**BRANO ESTRATTO**
COVID-19: ancora sugli “zelanti della privacy”

Torno ancora una volta sul tema “zelanti dell privacy”e diritti fondamentali per chiarire alcuni concetti che dovrebbero essere chiari ma che, evidentemente, non lo sono ancora abbastanza:

  • “privacy” non significa riservatezza. Il giornalista investigativo, il narcotrafficante e il partner infedele vogliono tutti la riservatezza sulle loro attivitè, ma per ragioni diversissime che nulla hanno a che vedere con “la privacy”. Viceversa, va tutelata la vita privata come fa l’articolo 615bis del Codice penale,
  • “privacy” non è nemmeno tutela della vita privata, che e’ un concetto molto più ampio ampio e si estende (a differenza della nozione comune di privacy) anche ai luoghi pubblici dove si applicano pacificamente i reati di molestie e violenza privata (appunto),
  • “privacy” non è trattamento dei dati personali perchè il trattamento dei dati personali è strumentale alla protezione dei diritti e delle libertà fondamentali. Quindi il GDPR non tutela “la privacy”  ma innanzi tutto il bene fondamentale vita e da li’ a scendere,
  • “privacy” non è nemmeno (come è accaduto con l’ambiente) un nuovo diritto da costituzionalizzare perchè la Carta già prevede norme specifiche a tutela dell’inviolabilità del domicilio, della libertà di pensiero, di quella di circolazione e della segretezza delle comunicazioni che “coprono” gli ambiti che si vogliono testardamente far rientrare all’interno della “privacy”.

Dunque, se per “privacy” vogliamo intendere una scorciatoia per non dover ripetere ogni volta libertàdipensierosegretezzadellecomunicazioniecc.ecc., allora mi può anche andare bene, ma deve essere chiaro che non stiamo parlando di diritto positivo.

Quanto al GDPR, considerato che non protegge la “privacy” ma i diritti fondamentali e dunque il bene vita prima di tutto, la sua interpretazione non può essere diretta a limitare la possibilità di trovare una cura per il COVID-19 come per qualsiasi altra malattia. Questo significa che a decidere se sia necessaria l’identificazione o meno delle persone, se i dati possono essere scambiati o meno fra ricercatori, o se possono essere raccolti lo decide la ricerca e non la legge (o meglio, una sua miope e burocratica interpretazione da parte di miopi e interessati “interpreti”).

A tutti quelli che, anche loro come un disco rotto, continuano a ripetere che “il GDPR non è un freno alla ricerca” e che “si può fare curare il COVID-19 tenendo conto “della privacy”, chiedo di fornire proposte concrete invece di limitarsi ad affermazioni di principio, e chiedo se – in tutta onestà – sarebbero disposti a rimetterci la vita – o quella di un altro essere umano – “in nome della privacy”.

La legge, in una democrazia, è fatta per proteggere l’essere umano e non per celebrare con autocompiacimento narcisistico l’esperienza estetica dell’osservazione di una (peraltro zoppicante)  costruzione giuridica.

**COSA FARE**
Secondo il testo sopra sugli “zelanti della privacy”, perché la “privacy” non è un nuovo diritto da inserire nella Carta? Spiegalo in una o due frasi.

**Voci di dati salvate**
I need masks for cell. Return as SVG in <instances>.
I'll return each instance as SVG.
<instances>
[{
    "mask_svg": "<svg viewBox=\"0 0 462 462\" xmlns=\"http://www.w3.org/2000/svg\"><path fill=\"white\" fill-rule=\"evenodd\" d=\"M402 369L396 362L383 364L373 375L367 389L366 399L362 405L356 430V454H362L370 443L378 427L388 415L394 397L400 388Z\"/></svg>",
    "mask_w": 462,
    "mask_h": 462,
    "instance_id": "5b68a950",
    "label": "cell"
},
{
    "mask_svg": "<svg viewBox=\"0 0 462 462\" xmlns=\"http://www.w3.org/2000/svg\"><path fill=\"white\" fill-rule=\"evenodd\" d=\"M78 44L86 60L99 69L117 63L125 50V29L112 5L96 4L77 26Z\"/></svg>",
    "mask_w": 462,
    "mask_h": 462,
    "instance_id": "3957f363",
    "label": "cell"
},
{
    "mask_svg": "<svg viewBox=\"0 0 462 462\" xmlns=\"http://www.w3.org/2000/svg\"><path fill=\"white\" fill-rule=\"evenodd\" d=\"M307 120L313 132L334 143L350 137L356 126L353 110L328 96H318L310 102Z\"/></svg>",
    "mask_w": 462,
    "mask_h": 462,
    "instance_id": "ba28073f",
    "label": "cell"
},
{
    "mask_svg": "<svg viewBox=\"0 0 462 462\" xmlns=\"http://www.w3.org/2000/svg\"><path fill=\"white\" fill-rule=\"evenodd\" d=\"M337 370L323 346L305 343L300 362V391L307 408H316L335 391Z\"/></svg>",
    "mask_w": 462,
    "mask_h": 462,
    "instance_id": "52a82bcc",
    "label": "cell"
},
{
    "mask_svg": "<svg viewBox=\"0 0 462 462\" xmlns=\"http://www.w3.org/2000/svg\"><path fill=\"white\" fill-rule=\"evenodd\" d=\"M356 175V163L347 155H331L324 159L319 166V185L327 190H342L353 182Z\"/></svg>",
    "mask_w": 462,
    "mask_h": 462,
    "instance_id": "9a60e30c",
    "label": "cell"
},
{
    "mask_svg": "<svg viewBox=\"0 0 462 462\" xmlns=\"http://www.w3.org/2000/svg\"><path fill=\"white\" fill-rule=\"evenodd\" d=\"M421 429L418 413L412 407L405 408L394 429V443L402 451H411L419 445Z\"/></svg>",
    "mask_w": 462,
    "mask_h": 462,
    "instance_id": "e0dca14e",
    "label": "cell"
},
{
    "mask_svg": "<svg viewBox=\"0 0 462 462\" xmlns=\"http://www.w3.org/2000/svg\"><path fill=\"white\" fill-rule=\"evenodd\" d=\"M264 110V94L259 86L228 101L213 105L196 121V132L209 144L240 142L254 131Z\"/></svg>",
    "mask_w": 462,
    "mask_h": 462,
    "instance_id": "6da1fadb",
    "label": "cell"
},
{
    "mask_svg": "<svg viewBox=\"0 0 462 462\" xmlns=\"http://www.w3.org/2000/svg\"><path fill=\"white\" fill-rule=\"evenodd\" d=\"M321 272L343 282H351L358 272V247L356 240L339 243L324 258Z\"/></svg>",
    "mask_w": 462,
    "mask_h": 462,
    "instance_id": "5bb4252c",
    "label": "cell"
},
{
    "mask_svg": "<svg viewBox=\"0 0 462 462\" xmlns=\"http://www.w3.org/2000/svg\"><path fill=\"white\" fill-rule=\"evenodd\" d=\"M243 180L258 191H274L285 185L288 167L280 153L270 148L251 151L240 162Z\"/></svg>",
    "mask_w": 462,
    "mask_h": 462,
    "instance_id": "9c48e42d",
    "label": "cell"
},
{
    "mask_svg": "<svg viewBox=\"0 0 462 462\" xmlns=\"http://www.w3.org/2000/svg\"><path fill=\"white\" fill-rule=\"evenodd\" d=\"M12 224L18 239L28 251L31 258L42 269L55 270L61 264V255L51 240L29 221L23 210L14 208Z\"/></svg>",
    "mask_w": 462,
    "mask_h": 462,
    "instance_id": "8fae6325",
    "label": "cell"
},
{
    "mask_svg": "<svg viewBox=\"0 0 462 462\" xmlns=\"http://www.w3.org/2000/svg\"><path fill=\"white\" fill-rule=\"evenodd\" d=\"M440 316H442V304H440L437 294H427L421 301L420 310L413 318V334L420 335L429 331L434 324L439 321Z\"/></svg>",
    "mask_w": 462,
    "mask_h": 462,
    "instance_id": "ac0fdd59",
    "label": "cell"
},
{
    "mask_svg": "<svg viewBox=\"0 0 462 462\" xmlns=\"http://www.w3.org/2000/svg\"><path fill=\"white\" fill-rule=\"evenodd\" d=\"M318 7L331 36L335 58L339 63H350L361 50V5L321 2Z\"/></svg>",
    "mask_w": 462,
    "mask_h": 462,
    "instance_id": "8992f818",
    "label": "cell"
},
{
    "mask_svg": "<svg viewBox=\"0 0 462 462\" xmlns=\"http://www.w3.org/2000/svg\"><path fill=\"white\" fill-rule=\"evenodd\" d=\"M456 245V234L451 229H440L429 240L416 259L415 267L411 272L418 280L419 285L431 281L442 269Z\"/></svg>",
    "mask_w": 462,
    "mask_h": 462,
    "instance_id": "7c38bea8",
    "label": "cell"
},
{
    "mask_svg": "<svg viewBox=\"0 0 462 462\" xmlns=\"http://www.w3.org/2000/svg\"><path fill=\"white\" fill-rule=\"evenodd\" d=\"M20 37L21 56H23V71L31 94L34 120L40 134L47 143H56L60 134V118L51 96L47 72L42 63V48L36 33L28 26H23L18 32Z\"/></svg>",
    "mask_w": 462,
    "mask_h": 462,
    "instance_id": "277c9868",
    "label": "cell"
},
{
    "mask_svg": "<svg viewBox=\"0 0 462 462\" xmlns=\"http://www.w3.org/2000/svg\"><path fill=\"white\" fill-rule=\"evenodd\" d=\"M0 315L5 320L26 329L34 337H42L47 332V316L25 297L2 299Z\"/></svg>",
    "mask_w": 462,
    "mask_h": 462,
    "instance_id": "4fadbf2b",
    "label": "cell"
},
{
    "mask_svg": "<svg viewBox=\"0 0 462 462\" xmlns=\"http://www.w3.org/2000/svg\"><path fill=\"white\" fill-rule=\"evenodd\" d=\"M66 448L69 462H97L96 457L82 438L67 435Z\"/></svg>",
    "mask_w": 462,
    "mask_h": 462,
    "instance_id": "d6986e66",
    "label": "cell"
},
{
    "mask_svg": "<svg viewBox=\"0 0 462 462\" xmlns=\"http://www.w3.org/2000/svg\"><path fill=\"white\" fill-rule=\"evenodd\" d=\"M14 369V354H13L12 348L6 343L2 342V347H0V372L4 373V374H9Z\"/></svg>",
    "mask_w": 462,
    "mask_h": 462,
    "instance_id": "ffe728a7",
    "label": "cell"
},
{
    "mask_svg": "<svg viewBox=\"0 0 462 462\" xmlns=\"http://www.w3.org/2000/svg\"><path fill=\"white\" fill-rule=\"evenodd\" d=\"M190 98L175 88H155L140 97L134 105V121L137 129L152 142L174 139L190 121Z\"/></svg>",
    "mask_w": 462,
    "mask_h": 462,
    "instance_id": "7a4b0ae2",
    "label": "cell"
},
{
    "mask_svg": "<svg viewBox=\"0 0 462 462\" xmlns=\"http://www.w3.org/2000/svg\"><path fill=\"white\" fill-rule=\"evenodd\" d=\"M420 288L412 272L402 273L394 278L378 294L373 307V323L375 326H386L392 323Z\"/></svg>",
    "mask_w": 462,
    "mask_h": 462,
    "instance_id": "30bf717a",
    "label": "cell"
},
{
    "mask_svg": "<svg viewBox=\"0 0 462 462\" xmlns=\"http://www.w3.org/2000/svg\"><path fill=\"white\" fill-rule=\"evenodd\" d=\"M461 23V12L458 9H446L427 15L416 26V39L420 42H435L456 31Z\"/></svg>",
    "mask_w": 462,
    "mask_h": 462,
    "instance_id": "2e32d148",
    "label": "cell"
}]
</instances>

**RISPOSTA ATTESA**
Perché la Carta ha già norme specifiche che tutelano l'inviolabilità del domicilio, la libertà di pensiero, la libertà di circolazione e la segretezza delle comunicazioni. Queste norme coprono già gli ambiti che si vorrebbero far rientrare nella “privacy”.